I guess Im abnormal...I usea Home Depot utility knife with the hook blades for all my initial capping and skin cutting...works so well and you can keep a razor sharp blade in contact with the skin all the time. I then switch to my Knives of Alaska, Muskrat/Cub bear combo...does everything I expect with only having to use a very fine ceramic to keep everything razor sharp....


----------



## BUCK50 (Sep 8, 2007)

I have a Cutco Drop point with the Double-D edge.

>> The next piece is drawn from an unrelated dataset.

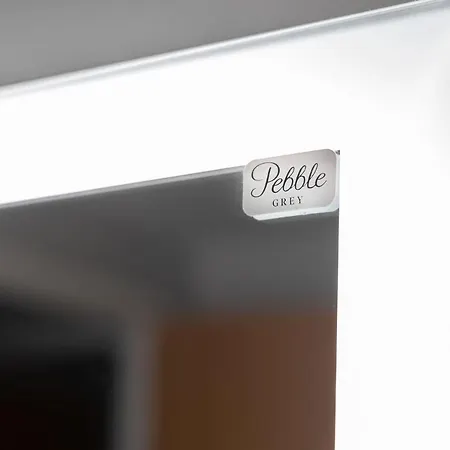 Amazing - Cables Wynd Near The Shore - Free Parking * 爱丁堡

I probably would never have bought this knife but I was suckered into buying my wife a the whole cutco kitchen knife set and the Sales lady threw this in for free and told me that a guy she sold one to used it to clean and process 2 elk and 3 dear in one season w/o needing sharpening.

BUT...
I used it this knife on my deer last season and was quite impressed. I used it to skin, quarter debone and it is still every bit as sharp. I was worried that the Double D edge would make it hard to skin without damaging the hide but it worked great. I think this will be my goto knife for quite a while.

Check it out at
http://www.cutco.com/products/product.jsp?itemGroup=5718


----------



## James (Oct 7, 2007)

My go everywhere every day knife is a Schrade Old Timer (34OT) with 3 blades, the largest a 2.5 inch blade. It is all that I require to quickly gut out a deer or elk. 

When going hunting though I often hang a 4 inch lock back on my belt. 

When it comes to skinning, boning, cutting steaks, fileting, or gutting fish there is a knife for each job. No use hampering your performance by using poorly suited tools for the job at hand.


----------



## lehi (Sep 13, 2007)

Just ordered my coldsteel American Lawman , should be a really good knife.


----------